There are two reasons for thinking that evolutionary theory may in fact have something important to say here. One reason is that the human capacity to respond to placebos must in the past have had a major impact on people’s chances of survival and reproduction (as indeed it does today), which means that it must have been subject to strong pressure from natural selection. The other reason is that this capacity apparently involves dedicated pathways linking the brain and the healing systems, which certainly look is if they have been designed to play this very role. I’d say therefore it is altogether likely that we are dealing with a trait that in one way or another has been shaped up as a Darwinian adaptation – an evolved solution to a problem that faced our ancestors. In which case, the questions are: what was the problem? and what is the solution?

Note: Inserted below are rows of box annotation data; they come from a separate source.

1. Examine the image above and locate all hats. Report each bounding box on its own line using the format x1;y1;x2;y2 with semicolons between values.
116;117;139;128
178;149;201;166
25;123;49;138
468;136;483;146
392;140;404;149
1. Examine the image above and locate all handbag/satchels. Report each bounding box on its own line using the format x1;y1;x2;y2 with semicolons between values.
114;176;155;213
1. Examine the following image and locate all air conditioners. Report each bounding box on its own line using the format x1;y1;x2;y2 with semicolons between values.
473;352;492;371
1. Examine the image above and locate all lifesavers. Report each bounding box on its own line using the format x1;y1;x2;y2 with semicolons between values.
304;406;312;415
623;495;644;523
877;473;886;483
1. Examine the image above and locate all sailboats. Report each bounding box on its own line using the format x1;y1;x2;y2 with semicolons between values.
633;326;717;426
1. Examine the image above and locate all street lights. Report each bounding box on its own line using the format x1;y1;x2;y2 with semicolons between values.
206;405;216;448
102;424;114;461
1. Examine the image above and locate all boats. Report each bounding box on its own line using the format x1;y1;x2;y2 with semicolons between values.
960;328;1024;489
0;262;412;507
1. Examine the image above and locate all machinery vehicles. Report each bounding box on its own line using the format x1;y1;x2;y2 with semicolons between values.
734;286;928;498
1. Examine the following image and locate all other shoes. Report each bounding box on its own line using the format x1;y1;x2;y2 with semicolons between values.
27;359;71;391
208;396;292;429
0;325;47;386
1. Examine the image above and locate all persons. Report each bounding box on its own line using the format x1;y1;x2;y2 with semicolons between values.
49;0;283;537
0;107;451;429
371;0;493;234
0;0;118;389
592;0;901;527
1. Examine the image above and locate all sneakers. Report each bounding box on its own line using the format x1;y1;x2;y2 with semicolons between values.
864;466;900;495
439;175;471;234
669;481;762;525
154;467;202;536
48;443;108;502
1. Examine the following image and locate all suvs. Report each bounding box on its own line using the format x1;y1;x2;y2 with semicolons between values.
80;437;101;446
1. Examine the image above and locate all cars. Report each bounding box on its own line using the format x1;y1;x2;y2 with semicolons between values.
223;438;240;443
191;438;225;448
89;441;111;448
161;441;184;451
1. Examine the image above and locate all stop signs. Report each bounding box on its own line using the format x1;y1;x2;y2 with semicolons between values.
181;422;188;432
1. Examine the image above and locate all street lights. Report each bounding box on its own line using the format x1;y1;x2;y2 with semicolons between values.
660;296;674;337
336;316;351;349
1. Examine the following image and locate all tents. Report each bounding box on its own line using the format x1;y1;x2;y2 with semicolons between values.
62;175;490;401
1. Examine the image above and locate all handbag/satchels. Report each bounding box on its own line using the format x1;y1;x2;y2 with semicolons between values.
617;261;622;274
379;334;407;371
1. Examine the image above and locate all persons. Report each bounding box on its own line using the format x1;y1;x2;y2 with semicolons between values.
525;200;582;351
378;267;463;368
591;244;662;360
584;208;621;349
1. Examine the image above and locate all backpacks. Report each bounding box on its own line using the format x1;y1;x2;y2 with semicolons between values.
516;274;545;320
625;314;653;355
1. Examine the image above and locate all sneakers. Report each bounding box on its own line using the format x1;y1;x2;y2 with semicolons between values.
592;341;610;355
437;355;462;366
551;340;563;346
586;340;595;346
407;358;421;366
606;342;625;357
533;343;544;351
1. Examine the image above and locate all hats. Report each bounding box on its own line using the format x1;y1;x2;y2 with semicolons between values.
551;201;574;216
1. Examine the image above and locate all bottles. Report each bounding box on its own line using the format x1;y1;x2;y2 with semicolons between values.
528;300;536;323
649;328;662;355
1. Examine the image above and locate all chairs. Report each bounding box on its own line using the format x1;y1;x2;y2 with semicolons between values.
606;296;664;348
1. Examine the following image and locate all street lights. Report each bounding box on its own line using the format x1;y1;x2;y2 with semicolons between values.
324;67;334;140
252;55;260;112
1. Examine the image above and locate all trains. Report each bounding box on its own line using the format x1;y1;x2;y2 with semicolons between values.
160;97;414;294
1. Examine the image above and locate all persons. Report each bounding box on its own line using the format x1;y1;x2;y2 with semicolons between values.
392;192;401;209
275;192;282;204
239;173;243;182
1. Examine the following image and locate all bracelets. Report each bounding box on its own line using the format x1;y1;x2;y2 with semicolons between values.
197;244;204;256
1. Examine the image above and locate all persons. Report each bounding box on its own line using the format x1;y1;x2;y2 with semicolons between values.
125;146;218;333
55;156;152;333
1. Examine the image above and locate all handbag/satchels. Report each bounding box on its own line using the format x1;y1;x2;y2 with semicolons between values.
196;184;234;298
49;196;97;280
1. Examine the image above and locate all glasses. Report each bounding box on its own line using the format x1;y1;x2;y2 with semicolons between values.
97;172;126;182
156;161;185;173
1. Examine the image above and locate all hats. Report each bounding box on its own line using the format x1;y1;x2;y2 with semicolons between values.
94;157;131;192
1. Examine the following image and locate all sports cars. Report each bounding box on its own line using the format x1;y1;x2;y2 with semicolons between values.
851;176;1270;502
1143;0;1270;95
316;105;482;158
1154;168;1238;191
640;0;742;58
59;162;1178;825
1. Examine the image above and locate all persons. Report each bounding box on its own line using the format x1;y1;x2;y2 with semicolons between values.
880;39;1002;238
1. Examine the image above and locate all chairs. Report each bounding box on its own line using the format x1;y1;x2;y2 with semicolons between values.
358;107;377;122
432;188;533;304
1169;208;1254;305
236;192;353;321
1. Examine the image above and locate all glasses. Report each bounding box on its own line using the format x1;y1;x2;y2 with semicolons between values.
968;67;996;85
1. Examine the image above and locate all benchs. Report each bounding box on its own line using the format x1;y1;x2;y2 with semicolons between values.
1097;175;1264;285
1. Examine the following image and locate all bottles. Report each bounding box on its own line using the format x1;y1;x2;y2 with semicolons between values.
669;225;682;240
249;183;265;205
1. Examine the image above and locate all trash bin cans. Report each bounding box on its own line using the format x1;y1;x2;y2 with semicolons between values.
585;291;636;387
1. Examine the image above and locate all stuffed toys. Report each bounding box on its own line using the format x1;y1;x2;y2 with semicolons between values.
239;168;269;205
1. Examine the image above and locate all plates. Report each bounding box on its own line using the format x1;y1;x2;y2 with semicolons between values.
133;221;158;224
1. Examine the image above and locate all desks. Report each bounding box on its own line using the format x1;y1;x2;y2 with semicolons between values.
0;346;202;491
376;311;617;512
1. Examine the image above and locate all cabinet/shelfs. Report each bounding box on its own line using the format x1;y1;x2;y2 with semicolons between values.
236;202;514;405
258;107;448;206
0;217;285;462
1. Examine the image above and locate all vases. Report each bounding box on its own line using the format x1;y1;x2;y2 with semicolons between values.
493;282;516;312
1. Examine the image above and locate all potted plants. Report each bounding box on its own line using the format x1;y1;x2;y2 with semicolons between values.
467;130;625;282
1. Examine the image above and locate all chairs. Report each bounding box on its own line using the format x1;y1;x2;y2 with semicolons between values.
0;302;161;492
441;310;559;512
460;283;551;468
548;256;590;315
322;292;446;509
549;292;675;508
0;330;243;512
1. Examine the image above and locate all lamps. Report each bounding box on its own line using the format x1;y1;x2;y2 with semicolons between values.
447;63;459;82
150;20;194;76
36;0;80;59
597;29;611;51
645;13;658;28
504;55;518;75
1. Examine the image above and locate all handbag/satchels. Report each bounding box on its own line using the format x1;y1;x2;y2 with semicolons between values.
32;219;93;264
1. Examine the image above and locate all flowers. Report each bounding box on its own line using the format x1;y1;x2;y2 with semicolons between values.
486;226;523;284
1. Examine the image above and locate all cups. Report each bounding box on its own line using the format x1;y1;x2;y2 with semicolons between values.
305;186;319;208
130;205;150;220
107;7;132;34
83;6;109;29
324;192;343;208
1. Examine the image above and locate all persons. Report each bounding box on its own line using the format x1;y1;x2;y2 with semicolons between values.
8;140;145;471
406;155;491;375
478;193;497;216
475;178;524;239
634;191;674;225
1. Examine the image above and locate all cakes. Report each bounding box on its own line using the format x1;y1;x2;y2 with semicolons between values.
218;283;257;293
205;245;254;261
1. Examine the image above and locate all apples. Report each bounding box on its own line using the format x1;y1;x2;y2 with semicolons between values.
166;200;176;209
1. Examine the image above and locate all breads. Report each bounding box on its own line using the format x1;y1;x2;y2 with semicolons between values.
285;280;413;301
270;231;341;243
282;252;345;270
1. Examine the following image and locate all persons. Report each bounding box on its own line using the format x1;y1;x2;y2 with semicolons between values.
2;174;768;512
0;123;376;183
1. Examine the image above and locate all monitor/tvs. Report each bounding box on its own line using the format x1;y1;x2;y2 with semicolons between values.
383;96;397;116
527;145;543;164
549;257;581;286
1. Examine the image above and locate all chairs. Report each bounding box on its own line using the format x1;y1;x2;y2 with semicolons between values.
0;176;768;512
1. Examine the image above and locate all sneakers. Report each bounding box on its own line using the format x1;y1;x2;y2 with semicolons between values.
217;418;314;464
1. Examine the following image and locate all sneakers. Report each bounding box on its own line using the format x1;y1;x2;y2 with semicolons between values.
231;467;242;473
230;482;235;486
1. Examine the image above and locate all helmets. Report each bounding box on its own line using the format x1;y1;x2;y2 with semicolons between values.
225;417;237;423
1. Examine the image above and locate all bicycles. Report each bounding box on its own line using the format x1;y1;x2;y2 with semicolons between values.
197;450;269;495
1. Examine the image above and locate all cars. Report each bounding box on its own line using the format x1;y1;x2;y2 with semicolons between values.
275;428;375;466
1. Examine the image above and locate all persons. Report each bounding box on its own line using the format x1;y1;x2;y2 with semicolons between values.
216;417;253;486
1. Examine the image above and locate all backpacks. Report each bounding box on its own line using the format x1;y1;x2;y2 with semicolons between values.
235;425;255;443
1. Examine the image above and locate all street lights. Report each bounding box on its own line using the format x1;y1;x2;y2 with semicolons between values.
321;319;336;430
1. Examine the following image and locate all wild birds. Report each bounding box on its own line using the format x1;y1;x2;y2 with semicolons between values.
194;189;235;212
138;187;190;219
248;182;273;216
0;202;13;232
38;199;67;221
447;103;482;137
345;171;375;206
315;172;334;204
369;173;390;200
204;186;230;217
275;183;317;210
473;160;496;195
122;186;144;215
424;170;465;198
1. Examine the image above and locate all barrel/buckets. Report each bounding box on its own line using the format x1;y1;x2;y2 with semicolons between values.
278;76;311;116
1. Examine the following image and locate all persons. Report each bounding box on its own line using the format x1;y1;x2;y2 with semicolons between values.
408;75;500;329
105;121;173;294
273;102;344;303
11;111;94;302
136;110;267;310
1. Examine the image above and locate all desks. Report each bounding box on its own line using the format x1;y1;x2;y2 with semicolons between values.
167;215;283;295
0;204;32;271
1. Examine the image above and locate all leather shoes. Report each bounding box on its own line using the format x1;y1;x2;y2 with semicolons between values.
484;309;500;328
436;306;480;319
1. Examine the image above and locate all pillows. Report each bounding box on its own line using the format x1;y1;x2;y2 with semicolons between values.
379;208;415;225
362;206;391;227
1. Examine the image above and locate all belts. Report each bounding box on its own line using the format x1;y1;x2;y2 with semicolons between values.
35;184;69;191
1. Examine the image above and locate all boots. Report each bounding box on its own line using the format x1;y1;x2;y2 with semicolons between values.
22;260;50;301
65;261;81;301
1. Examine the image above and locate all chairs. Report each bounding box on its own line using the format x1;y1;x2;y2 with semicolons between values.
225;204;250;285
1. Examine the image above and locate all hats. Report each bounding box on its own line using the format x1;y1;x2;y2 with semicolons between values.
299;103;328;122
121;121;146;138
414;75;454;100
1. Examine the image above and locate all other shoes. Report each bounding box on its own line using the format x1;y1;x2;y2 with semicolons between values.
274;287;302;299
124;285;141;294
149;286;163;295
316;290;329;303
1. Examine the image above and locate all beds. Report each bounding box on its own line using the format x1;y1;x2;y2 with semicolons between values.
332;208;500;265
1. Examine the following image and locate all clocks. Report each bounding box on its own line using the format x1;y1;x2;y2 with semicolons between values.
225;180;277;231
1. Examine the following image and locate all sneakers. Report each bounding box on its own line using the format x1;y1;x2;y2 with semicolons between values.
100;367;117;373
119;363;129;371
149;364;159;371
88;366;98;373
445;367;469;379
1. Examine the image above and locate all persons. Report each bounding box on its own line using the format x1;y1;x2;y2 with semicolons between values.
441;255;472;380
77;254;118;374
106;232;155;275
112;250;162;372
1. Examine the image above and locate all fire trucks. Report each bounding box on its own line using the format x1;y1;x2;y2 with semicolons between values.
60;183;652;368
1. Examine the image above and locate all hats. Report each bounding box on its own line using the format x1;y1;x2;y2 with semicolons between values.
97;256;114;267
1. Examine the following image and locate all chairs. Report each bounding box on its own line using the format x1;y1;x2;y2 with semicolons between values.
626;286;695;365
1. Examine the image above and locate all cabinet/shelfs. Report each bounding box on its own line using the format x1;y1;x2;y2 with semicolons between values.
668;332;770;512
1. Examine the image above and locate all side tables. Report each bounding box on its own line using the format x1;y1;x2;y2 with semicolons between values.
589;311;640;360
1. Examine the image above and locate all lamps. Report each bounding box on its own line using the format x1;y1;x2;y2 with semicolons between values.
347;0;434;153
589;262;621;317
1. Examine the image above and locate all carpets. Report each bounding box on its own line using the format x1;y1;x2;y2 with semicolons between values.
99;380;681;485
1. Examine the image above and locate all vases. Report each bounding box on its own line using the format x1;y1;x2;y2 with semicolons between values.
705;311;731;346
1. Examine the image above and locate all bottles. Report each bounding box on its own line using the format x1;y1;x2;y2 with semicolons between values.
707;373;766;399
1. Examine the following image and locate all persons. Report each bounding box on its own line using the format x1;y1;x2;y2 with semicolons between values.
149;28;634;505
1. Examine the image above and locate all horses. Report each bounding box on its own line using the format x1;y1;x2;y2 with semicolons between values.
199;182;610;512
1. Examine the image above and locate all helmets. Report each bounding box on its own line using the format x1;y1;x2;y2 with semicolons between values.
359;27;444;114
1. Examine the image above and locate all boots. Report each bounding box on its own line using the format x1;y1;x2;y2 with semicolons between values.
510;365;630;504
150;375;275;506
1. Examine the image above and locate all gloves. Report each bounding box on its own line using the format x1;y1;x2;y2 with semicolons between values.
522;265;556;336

After reviewing the significant evidence for evolutionary pressures that could select for the placebo effect, Humphrey concludes:

To start with, given that there are certain universals in how people fare in different situations, there are presumably general rules to be found linking global features of the physical and psychological environment to changes in the costs and benefits of health-care – features such as where you live, what the weather is like, the season of the year, what you can see out the window, how much you feel at home here, and, especially important, what social support you’ve got.

Generally speaking any such features that make you feel happy and secure – success, good company, sunshine, regular meals, comforting rituals – are going to be associated with lower benefits to having the symptoms of illness (e.g. feeling pain) and lower costs to self-cure (e.g. mounting a full scale immune response). By the same token any of them that make you feel worried and alone – failure, winter darkness, losing a job, moving house – are going to be associated with higher benefits to continuing to show the symptoms and higher costs to  elfcure.

Now, appreciating these cost/benefit changes, and switching health-care strategy accordingly, would bring clear advantages in the competition for biological survival. So it’s a fair bet that natural selection will have discovered these general rules and that humans will now be genetically designed to make good use of them – with the appropriate environmentally-activated switches being wired into the brain. And indeed there is lots of evidence that this is actually the case. People’s health does respond quite predictably to global environmental factors of the sort just listed. Much of the science of “health psychology” is now concerned with charting just how important these global effects are.